Global prime warehousing costs are rising more slowly, with regional shifts reflecting varying demand and supply dynamics
Overall prime warehousing occupier costs rose strongly in 2020–2022 due to pandemic-driven e-commerce growth, but the pace has slowed amid economic pressures and geopolitical tensions.
Global prime warehousing costs (prime rents plus taxes and service charges) increased by 1.1% in the six months to March 2025, marking three years of decelerating growth.
Regionally, Europe has seen the largest increase in prime warehousing costs at 5.3% in the 12 months to March 2025, while in Asia Pacific and North America, this figure is 1.8% and 1.3%, respectively, over the same period. In Q1 2025, North American prime warehousing rents fell by -0.1%, driven by a combination of overbuilding and the continued normalisation of demand following the pandemic.
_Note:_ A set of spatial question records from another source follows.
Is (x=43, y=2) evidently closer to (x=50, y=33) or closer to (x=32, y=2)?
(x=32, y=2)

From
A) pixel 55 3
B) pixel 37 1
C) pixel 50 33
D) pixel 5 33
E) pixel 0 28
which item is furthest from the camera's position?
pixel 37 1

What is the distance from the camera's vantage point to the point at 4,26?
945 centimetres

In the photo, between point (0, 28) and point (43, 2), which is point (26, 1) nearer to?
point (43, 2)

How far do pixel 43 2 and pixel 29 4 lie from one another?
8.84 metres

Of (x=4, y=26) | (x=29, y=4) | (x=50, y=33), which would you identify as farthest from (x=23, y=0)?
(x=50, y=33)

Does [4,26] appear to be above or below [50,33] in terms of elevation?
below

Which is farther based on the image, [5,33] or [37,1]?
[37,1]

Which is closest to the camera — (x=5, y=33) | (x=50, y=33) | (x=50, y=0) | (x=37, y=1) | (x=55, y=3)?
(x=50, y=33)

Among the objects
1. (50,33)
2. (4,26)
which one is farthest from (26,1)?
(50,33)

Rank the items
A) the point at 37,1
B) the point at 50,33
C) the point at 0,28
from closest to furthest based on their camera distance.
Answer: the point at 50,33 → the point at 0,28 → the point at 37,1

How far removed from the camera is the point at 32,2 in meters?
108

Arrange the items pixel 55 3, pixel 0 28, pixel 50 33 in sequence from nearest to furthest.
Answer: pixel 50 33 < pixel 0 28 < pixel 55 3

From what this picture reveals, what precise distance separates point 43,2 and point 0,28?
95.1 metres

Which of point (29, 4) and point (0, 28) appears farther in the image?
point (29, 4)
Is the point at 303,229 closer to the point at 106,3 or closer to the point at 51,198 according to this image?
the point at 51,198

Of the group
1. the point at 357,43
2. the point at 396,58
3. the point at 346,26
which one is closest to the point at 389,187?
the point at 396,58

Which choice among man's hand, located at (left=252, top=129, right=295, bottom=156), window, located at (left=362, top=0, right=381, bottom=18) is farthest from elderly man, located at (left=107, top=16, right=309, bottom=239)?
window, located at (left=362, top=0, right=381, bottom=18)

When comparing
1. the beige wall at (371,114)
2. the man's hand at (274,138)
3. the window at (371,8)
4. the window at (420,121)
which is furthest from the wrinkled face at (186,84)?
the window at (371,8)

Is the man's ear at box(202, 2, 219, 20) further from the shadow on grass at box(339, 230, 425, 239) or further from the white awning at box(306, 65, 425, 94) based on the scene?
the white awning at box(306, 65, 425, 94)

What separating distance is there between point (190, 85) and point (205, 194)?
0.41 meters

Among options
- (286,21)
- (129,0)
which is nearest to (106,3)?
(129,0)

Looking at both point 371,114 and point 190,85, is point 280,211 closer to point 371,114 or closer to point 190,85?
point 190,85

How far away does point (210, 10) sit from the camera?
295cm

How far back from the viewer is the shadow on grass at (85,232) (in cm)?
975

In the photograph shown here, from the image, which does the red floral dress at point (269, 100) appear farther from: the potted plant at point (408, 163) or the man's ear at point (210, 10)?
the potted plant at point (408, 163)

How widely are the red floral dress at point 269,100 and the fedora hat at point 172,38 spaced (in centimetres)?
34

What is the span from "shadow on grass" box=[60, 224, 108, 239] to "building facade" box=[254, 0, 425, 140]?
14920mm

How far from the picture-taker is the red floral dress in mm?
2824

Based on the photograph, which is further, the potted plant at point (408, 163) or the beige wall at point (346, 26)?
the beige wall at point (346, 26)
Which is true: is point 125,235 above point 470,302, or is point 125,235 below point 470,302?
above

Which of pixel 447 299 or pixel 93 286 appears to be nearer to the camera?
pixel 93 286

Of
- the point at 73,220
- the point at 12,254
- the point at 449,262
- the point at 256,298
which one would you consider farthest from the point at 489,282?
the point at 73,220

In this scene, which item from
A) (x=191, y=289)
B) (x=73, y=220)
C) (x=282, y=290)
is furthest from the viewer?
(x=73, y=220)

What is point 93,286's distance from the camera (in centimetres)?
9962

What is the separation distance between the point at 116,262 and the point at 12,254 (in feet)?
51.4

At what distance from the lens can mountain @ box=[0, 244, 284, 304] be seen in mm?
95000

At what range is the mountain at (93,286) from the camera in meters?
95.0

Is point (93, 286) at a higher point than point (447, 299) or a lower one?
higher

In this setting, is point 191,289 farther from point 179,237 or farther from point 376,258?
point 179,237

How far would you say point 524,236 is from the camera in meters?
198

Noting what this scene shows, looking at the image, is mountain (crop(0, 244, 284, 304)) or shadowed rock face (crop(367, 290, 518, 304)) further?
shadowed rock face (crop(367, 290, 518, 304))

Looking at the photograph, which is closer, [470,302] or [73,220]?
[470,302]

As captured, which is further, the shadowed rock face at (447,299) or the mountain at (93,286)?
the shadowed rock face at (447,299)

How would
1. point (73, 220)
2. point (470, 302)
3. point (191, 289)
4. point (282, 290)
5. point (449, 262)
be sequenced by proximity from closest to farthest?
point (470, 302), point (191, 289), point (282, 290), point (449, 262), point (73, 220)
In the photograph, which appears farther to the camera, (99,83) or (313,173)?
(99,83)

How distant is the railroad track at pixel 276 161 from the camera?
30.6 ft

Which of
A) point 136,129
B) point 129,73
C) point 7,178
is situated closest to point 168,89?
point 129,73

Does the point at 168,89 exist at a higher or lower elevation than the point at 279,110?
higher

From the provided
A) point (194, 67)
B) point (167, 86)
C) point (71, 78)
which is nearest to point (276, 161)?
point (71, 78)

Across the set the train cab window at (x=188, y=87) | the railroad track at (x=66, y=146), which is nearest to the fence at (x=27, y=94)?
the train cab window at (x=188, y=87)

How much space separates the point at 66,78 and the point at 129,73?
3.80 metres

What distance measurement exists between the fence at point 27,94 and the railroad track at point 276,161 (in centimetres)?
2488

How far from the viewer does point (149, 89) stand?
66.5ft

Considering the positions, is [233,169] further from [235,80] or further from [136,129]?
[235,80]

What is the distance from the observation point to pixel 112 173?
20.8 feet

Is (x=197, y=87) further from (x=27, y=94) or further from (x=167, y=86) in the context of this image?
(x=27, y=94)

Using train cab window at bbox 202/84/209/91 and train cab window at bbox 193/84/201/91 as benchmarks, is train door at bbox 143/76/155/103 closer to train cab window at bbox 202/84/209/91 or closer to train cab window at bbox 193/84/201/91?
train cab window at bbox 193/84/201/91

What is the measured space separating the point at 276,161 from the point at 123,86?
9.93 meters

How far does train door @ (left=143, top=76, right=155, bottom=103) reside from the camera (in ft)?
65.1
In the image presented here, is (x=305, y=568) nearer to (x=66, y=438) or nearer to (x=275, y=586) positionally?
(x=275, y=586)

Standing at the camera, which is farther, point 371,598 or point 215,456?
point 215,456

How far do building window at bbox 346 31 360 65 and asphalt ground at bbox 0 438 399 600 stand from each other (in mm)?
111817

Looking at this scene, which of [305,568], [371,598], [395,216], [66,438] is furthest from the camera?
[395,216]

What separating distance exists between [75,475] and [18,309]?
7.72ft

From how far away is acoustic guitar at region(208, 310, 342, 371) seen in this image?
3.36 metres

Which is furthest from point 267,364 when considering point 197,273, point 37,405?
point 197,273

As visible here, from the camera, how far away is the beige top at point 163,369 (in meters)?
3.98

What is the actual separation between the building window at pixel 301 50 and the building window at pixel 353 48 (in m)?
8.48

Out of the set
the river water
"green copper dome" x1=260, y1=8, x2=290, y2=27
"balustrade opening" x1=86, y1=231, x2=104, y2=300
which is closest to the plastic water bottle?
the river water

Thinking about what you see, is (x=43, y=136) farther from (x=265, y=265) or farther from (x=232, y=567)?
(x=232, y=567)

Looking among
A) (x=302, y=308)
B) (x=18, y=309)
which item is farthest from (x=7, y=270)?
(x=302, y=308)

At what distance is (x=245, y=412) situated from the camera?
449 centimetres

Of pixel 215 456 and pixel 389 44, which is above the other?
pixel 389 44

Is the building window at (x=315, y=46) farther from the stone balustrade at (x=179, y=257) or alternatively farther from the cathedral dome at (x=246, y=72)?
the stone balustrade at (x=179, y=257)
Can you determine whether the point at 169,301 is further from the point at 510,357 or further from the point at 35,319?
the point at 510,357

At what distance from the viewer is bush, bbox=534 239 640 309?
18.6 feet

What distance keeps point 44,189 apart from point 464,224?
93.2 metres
Global top ten warehousing markets: London holds first position
London has kept its position as the world’s most expensive warehousing market for the fifth consecutive year, with total annual occupancy cost reaching nearly $49 per square foot. This underscores the UK capital’s ongoing appeal, despite cost pressures. High demand for limited prime space, strong infrastructure and proximity to a dense and affluent consumer base continue to drive high rents.
Sydney holds firm in second place, at $31.60 per square foot, having climbed steadily up the rankings since 2021. Resilient e-commerce demand and low vacancy rates bolster the industrial market in Australia. Dubai has had one of the sharpest rises to $26.43 per square foot, moving from seventh place in 2023 to third in 2025, reflecting the city’s growing role as a global logistics hub connecting Asia, Africa and Europe.
In contrast, markets like Los Angeles and Northern New Jersey have fallen in the rankings as rising vacancy rates and supply pipeline have eased rental pressures across key US logistics hubs. Slowing demand from retailers and moderating post-pandemic e-commerce activity have also contributed to this adjustment. Hong Kong’s fall results from weaker occupier sentiment amid continued economic uncertainty and trade tensions. While headline rents may be flat or declining in some markets, operating expenses continue to trend upwards globally.